:: ESTRATTO DEL DOCUMENTO ::
++++++++++
Braudel, I filosofi e il nostro lavoro

F. Braudel (1902-1985) storico francese di fama internazionale, è stato direttore della prestigiosa rivista Annales. Egli definisce il tempo come una realtà a n dimensioni e ritiene che esso abbia sostanzialmente tre ritmi, uno lento (le epoche), l’altro medio (il piú consono alla misura umana) e l’altro ancora brevissimo (un giorno, un’ora).

In questa lettura Braudel afferma che da una parte le nostre curiosità si allargano, ponendo sempre nuovi problemi e facendo aumentare piú i dubbi che le certezze, dall’altra i filosofi, invece di accompagnare gli storici nel loro lavoro, li seguono a cinquant’anni di distanza.
++++++++++
:: PROBLEMA POSTO A ::
Riscrivi il brano del testo su Braudel che va da "F. Braudel (1902-1985)" fino a "(un giorno, un’ora).", mettendo "redattore" al posto di "direttore".
:: PROBLEMA POSTO B ::
Secondo il testo su Braudel, a quanti anni di distanza i filosofi seguono gli storici nel loro lavoro?

:: SEZIONE DATI ::
++++++++++
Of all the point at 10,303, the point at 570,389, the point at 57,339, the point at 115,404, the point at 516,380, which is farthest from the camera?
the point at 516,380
++++++++++
:: RISPOSTA COMPLETA A ::
F. Braudel (1902-1985) storico francese di fama internazionale, è stato redattore della prestigiosa rivista Annales. Egli definisce il tempo come una realtà a n dimensioni e ritiene che esso abbia sostanzialmente tre ritmi, uno lento (le epoche), l’altro medio (il piú consono alla misura umana) e l’altro ancora brevissimo (un giorno, un’ora).

:: RISPOSTA COMPLETA B ::
I filosofi seguono gli storici a cinquant'anni di distanza.